Information supplied =>

__________________________________________________

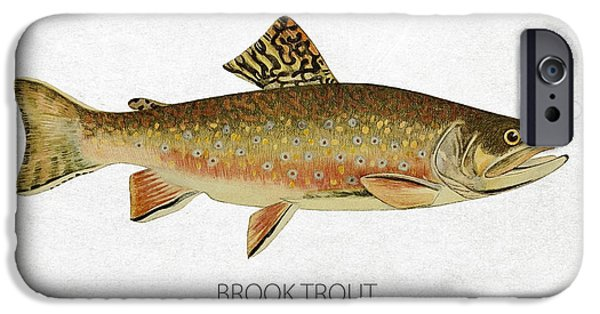 Fresh Water Fish iPhone Cases - Brook Trout iPhone Case by Aged Pixel
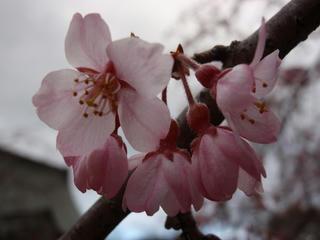 桜便り2010 第三便(5)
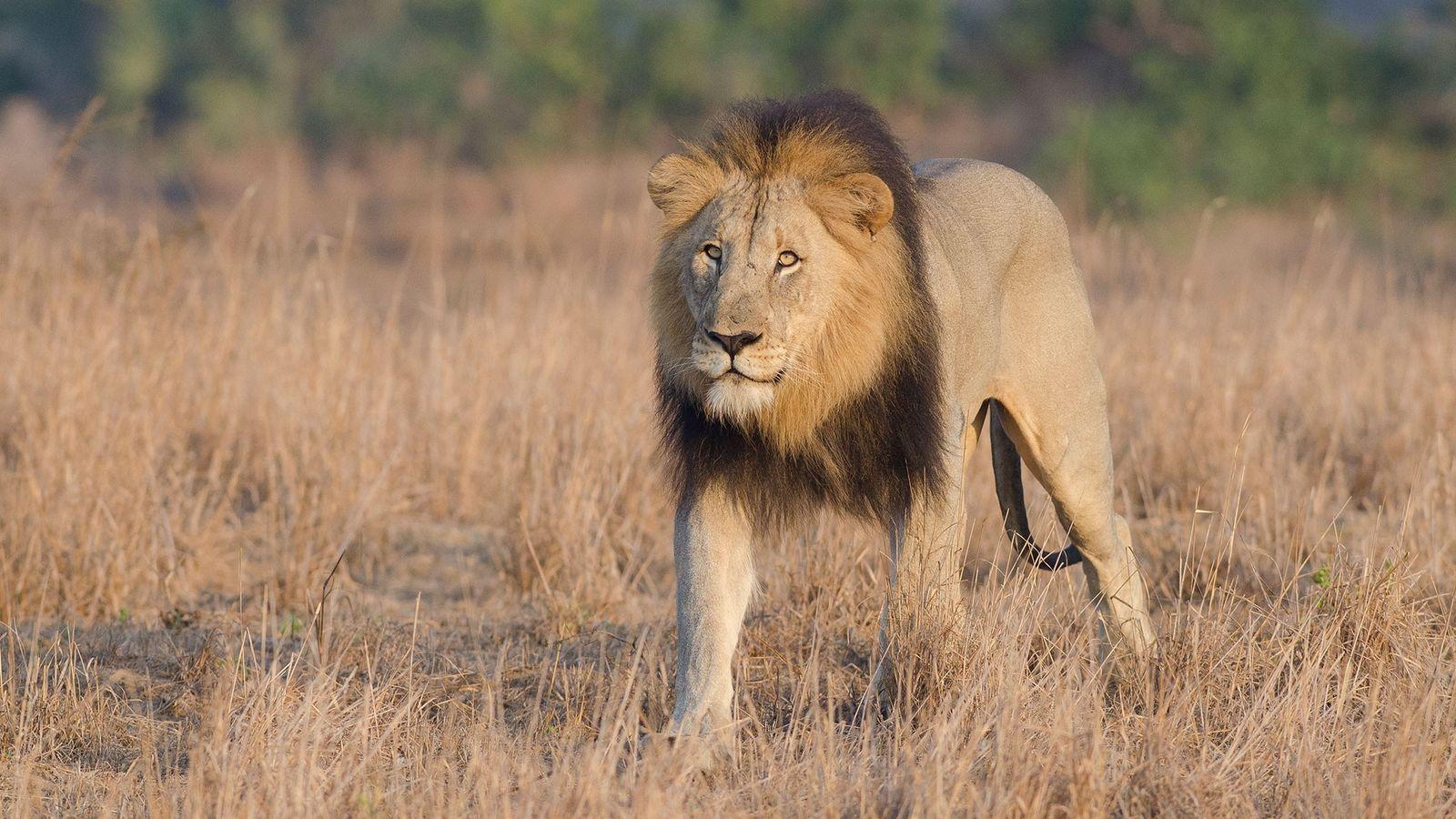 Ce lion a été photographié dans une réserve de l'Afrique du Sud. Cette semaine, une autre ...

__________________________________________________

Task directions => Output all the data, exactly, without images.

Response =>
 Fresh Water Fish iPhone Cases - Brook Trout iPhone Case by Aged Pixel
 桜便り2010 第三便(5)
 Ce lion a été photographié dans une réserve de l'Afrique du Sud. Cette semaine, une autre ...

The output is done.